Touton ran, too, but the younger, lighter man who was free of war wounds dashed ahead of him. Spotting them on the move, Sloan and other cops came running. Touton could see a confrontation around the cars, a tussle, then heard a gunshot. Men leaped into a large, black Cadillac, and the car burned rubber, its tires squealing as the car vaulted away before its doors were closed. Still running, Touton caught sight of a coroner’s assistant bent over a body in front of the van, and he yelled at Miron, “Shoot! Fire that thing!”
The young man still had to load the shells. He stopped running to do so, then aimed and pressed both triggers. The right rear tail light popped and went dark, but the fleeing black Caddy continued off into the night.
The echo of the shotgun blast bounced off the Sun Life Building and, across the street, off Mary Queen of the World Cathedral. Touton raced towards the van. His longtime associate, the coroner, lay dead on the pavement. His head to one side, a bullet hole in his temple. Blood streamed down the back of his neck. An assistant held his hand and panted heavily, in shock. Another sat shivering in the front seat. Touton leapt to the second man. “What happened?”
Dazed, the man whispered, “The knife.” The glove box lay open. “I had to give it up. He’s dead?”
Sloan came running up.
“After them!” Touton shouted out. “Get cars! They’re in a black Caddy! Put it out on the radio!”
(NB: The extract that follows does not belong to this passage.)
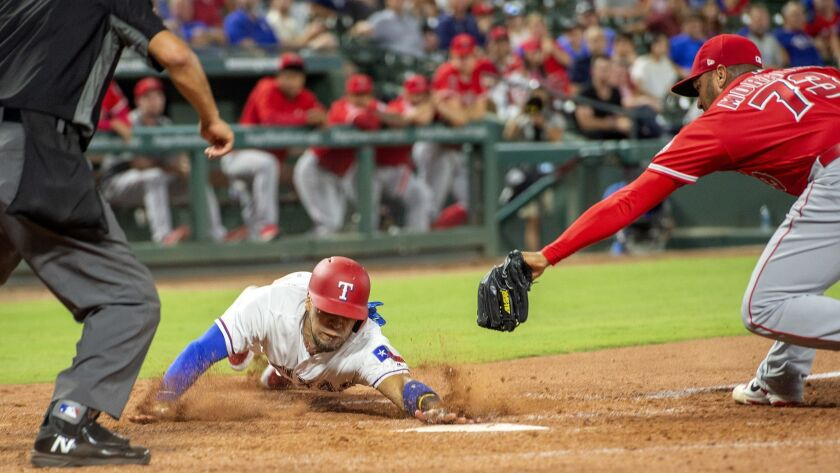 Texas Rangers' Robinson Chirinos scores ahead of the tag of pitcher Osmer Morales (73) on a wild pitch by Morales during the eighth inning.
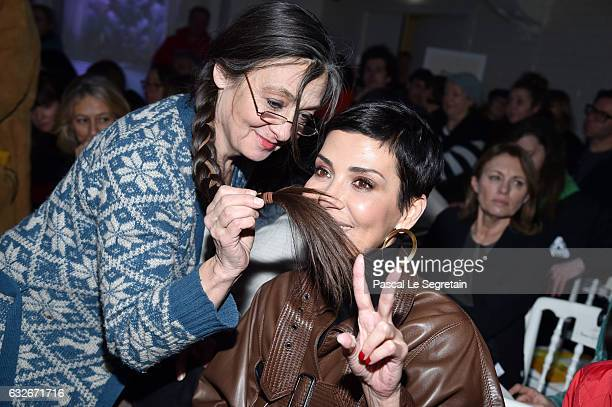 Catherine Ringer makes a moustache with hair to Cristina Cordula during the Jean Paul Gaultier Haute Couture Spring Summer 2017 show as part of Paris...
“Armand, there’s no one available.”
Touton looked at him and realized that what he said was true. Every cop on duty was fully engaged on this night. He spoke more calmly. “Get a couple of cars. Get after him. Put it on the air. Do whatever you can do. They killed Claude.”
Now the cops who had run up were sprinting back to their vehicles. Miron stayed behind and stood beside the captain over the dead man.